Интересно, откуда у него такая игрушка взялась?
— Вообще-то если совсем честно, да, — ответил я, думая, что от заклинания заморозки я скоро превращусь в сосульку и все-таки отправлюсь в чертоги Хель. Теперь костер мне казался очень хорошим способом согреться. А еще ужасно чесался нос — то ли выпивку чуял, то ли кулак, но из-за невозможности потереть переносицу (руки-то за спиной скреплены) я медленно, но верно зверел.
— Зачем? — Маришка помотала головой, стараясь закутаться в простыню так, чтобы тонкая ткань не обрисовала ее фигуру во всех деталях.
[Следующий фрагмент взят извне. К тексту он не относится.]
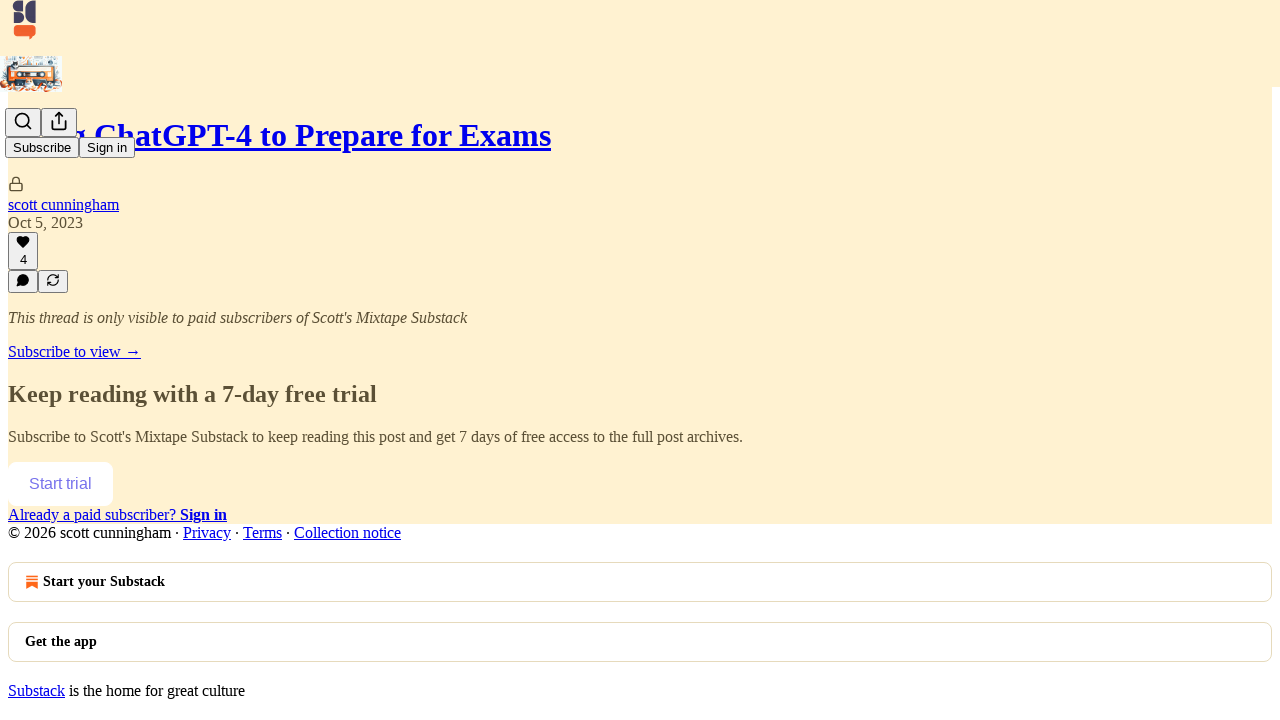

--- FILE ---
content_type: application/javascript
request_url: https://substackcdn.com/bundle/static/js/3034.1d77e4b1.js
body_size: 1984
content:
"use strict";(self.webpackChunksubstack=self.webpackChunksubstack||[]).push([["3034"],{76270:function(e,l,n){n.d(l,{BX:()=>o,I5:()=>d,nz:()=>r});var t=n(4006),i=n(89490),a=n(63136);let r=(0,i.I4)({display:"flex",direction:"column",flex:"grow",gap:2});function d(e){let{label:l}=e;return(0,t.Y)(a.EY.B4,{color:"secondary",children:l})}function o(e){let{value:l}=e;return(0,t.Y)(a.EY.B3,{children:l})}},85345:function(e,l,n){n.d(l,{EO:()=>H,h5:()=>R,bK:()=>A});var t=n(4006),i=n(84605),a=n(12501),r=n(89490),d=n(33727),o=n(16074),u=n(57820),c=n(63136);function s(e){let{description:l}=e;return l?(0,t.Y)(c.EY.B3,{lineHeight:24,children:l}):null}var Y=n(76270);function p(e){let{equipment:l}=e,{iString:n}=(0,i.GO)();return l?(0,t.FD)(t.FK,{children:[(0,t.Y)(o.c,{}),(0,t.FD)(Y.nz,{children:[(0,t.Y)(Y.I5,{label:n("Equipment")}),(0,t.Y)(Y.BX,{value:l})]})]}):null}function m(e){let{children:l}=e;return(0,t.Y)(r.az,{display:"flex",direction:"column",className:"grid-TFT35i",children:l})}var h=n(17402),v=n(52742),f=n(72880),g=n(25006);function F(e){let{imageURL:l,post:n,publication:i,onLike:a}=e,[r,d]=(0,h.useState)(!1),o=(0,g.df)();return l?(0,t.FD)(t.FK,{children:[(0,t.Y)(f.o,{src:l,maxWidth:728,useRetinaSizing:!0,imageIsFixedWidth:!1,onClick:()=>{d(!0)},style:{cursor:"pointer"}}),(0,t.Y)(v.V,{isOpen:r,onClose:()=>{d(!1)},modalContent:[{attrs:{src:l,alt:void 0,title:void 0}}],step:0,post:n,publication:null!=i?i:o,onLike:a})]}):null}var y=n(53448);function b(e){let{ingredients:l}=e,{iString:n}=(0,i.GO)();return l&&0!==l.length?(0,t.FD)(t.FK,{children:[(0,t.Y)(o.c,{}),(0,t.FD)(H,{children:[(0,t.Y)(A,{title:n("Ingredients")}),(0,t.Y)(r.az,{as:"ul",className:"list-VLLdiY",children:l.map((e,l)=>(0,t.Y)(D,{item:e},l))})]})]}):null}function D(e){let{item:l}=e,{number:n,text:i}=(0,y.L_)(l);return(0,t.FD)(r.az,{as:"li",display:"contents",children:[(0,t.Y)(c.EY.B3,{weight:"semibold",children:n||""}),(0,t.Y)(c.EY.B3,{children:i})]})}function w(e){let{steps:l}=e,{iString:n}=(0,i.GO)();return l&&0!==l.length?(0,t.FD)(t.FK,{children:[(0,t.Y)(o.c,{}),(0,t.FD)(H,{children:[(0,t.Y)(A,{title:n("Preparation")}),(0,t.Y)(r.az,{as:"ol",className:"list-hiGMPh",children:l.map((e,l)=>(0,t.FD)(k,{children:[(0,t.FD)(c.EY.B3,{weight:"bold",children:[n("Step")," ",l+1]}),(0,t.Y)(c.EY.B3,{lineHeight:24,children:e})]},l))})]})]}):null}let k=(0,r.I4)({display:"flex",direction:"column",gap:8,className:"item-J39yFy"},"li");function I(e){let{recipeYield:l}=e,{iString:n}=(0,i.GO)();return l?(0,t.FD)(Y.nz,{children:[(0,t.Y)(Y.I5,{label:n("Serves")}),(0,t.Y)(Y.BX,{value:l})]}):null}var x=n(81929);function B(e){let{values:l,getLabel:n}=e;return l&&0!==l.length?(0,t.Y)(t.FK,{children:l.map(e=>(0,t.Y)(x.vw,{priority:"secondary",children:n?n(e):e},e))}):null}var z=n(67140);function E(e){let{label:l,time:n}=e,{userLocale:a}=(0,i.GO)();if(0===n)return null;let r=(0,z.V)(60*n*1e3,"duration",void 0,void 0,a).replace(/H/g," hour").replace(/M/g," min");return(0,t.FD)(Y.nz,{children:[(0,t.Y)(Y.I5,{label:l}),(0,t.Y)(Y.BX,{value:r})]})}var T=n(34316),L=n(57157),O=n(41935),C=n(76977),G=n(48625);function K(e){let{name:l,post:n}=e;return l?(0,t.FD)(C.fI,{children:[(0,t.Y)(c.EY.H2,{weight:"heavy",flex:"grow",children:l}),n&&(0,t.Y)(S,{post:n})]}):null}function S(e){var l,n;let{post:i}=e,[a,r]=(0,h.useState)(null!=(l=i.is_saved)&&l),{onSave:d}=(0,O.Jj)({post:i,defaultSaved:null!=(n=i.is_saved)&&n});return(0,t.Y)(G.f,{pressed:a,onPressedChange:()=>{let e=d();r(e),i.is_saved=e},priority:"tertiary","aria-label":a?"Remove bookmark":"Add bookmark",children:e=>{let{pressed:l}=e;return l?(0,t.Y)(T.A,{size:20}):(0,t.Y)(L.A,{size:20})}})}var N=n(66929);function R(e){var l,n,r,d,c,Y,h,v,f,g,D,k,x,z,T,L;let{node:O,staticData:C,post:G}=e,{iString:S}=(0,i.GO)(),R=null==O||null==(l=O.attrs)?void 0:l.id,{result:A,isLoading:V}=(0,a.st)({pathname:R?"/api/v1/recipe/".concat(R):void 0,auto:!!R,initialResult:C?{recipe:C,postInfo:null}:void 0,deps:[R]});if(V)return(0,t.Y)(X,{children:(0,t.Y)(u.y$,{flex:"grow"})});let q=null==A?void 0:A.recipe,J=(null==q||null==(n=q.metadata)?void 0:n.prepTime)||(null==q||null==(r=q.metadata)?void 0:r.cookTime)||(null==q||null==(d=q.metadata)?void 0:d.totalTime)||(null==q||null==(c=q.metadata)?void 0:c.recipeYield),M=(null==q||null==(Y=q.metadata)?void 0:Y.category)||(null==q||null==(h=q.metadata)?void 0:h.keywords)||(null==q||null==(v=q.metadata)?void 0:v.cuisine)||(null==q||null==(f=q.metadata)?void 0:f.diet);return q?(0,t.FD)(t.FK,{children:[q&&(null==A?void 0:A.postInfo)?(0,t.Y)(N.w,{recipe:q,postInfo:A.postInfo}):null,(0,t.FD)(X,{children:[(0,t.Y)(F,{imageURL:q.image_url,post:G}),(0,t.FD)(_,{children:[(0,t.FD)(H,{children:[(0,t.Y)(K,{name:q.name,post:G}),(0,t.Y)(s,{description:null==(g=q.metadata)?void 0:g.description})]}),J&&(0,t.Y)(o.c,{}),(0,t.FD)(m,{children:[(0,t.Y)(E,{label:S("Prep time"),time:q.metadata.prepTime}),(0,t.Y)(E,{label:S("Cook time"),time:q.metadata.cookTime}),(0,t.Y)(E,{label:S("Total time"),time:q.metadata.totalTime}),(0,t.Y)(I,{recipeYield:null==(D=q.metadata)?void 0:D.recipeYield})]}),(0,t.Y)(p,{equipment:null==(k=q.metadata)?void 0:k.tools}),(0,t.Y)(b,{ingredients:q.ingredients||[]}),(0,t.Y)(w,{steps:q.steps||[]}),M&&(0,t.Y)(o.c,{}),(0,t.FD)(P,{children:[(0,t.Y)(B,{values:null==(x=q.metadata)?void 0:x.category,getLabel:y.F$}),(0,t.Y)(B,{values:null==(z=q.metadata)?void 0:z.keywords}),(0,t.Y)(B,{values:null==(T=q.metadata)?void 0:T.cuisine,getLabel:y.lX}),(0,t.Y)(B,{values:null==(L=q.metadata)?void 0:L.diet,getLabel:y.TD})]})]})]})]}):null}function X(e){let{children:l}=e;return(0,t.Y)(d.Z,{gap:0,radius:"md",overflow:"hidden",elevated:!1,className:"container-RI0w4y",shadow:"xs",children:l})}let _=(0,r.I4)({display:"flex",direction:"column",gap:20,padding:20}),H=(0,r.I4)({display:"flex",direction:"column",gap:16}),P=(0,r.I4)({display:"flex",direction:"row",gap:12,wrap:"wrap"});function A(e){let{title:l}=e;return(0,t.Y)(c.EY.B2,{weight:"bold",children:l})}}}]);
— Чтобы у вас, горе-спасители, проблем не было. Думаете, раз вы сюда ворвались в таком виде, меня тут же отпустят и простят? Амулет показал, что я проклят, а это значит, что ты, Юля, можешь лишиться титула и земель, ты, Кристиан, получить мятеж ордена, который восстанет против императора, который водится со слугами Хель, Альгу пожизненно запрут в какой-нибудь одиночке, припомнив все грехи, а Маришка и вовсе вслед за мной к Убийце отправится. Я о вас забочусь, а вовсе не суицидом в особо извращенной форме балуюсь, поймите же!
Подумал и добавил, правда, тихо-тихо:
— Разве что Василию ничего не будет…
Кажется, моей речью прониклись даже магистры. Только все-таки услышавший меня иномирец крякнул и закатал рукава своей кофты.
— Ладно, детки, разойдитесь, раз вам нельзя, я тут быстренько сам порядок наведу…
— Вообще-то я не это имел в виду. Все равно ведь остальные теперь будут сообщниками считаться. — Я поднял глаза к потолку, пытаясь понять, сколько еще терпеть этот фарс.
— Оррен, — жалобно позвал меня Ливий, — я тебя, конечно, могу отпустить, но ведь, если сорвешься, половина империи в руинах лежать будет. И к тому же знать, что…
По законам жанра, именно в этот момент совершенно неожиданно из ниоткуда раздался звонкий женский голос:
— А давайте поставим все точки над… хм… — в голосе послышалась задумчивость. — А над какой буквой в алфавите вашего мира ставятся точки? Ладно, проехали…
Рядом с помостом из воздуха соткалась сказочно красивая женщина. Чтобы долго не отвлекаться на рассказ о внешности неожиданной гостьи, скажу, что статуя во втором зале делалась точно с нее. Кожа женщины мягко светилась, а во взгляде плескались всеобъемлющая любовь и понимание. Пухлые губы мягко улыбались. Только на правильном красивом лице отражалась внутренняя борьба с памятью в попытке вспомнить наш алфавит. Но никаких сомнений в… подлинности… творца ни у кого не возникло. Перед нами, без сомнений, стояла Алив.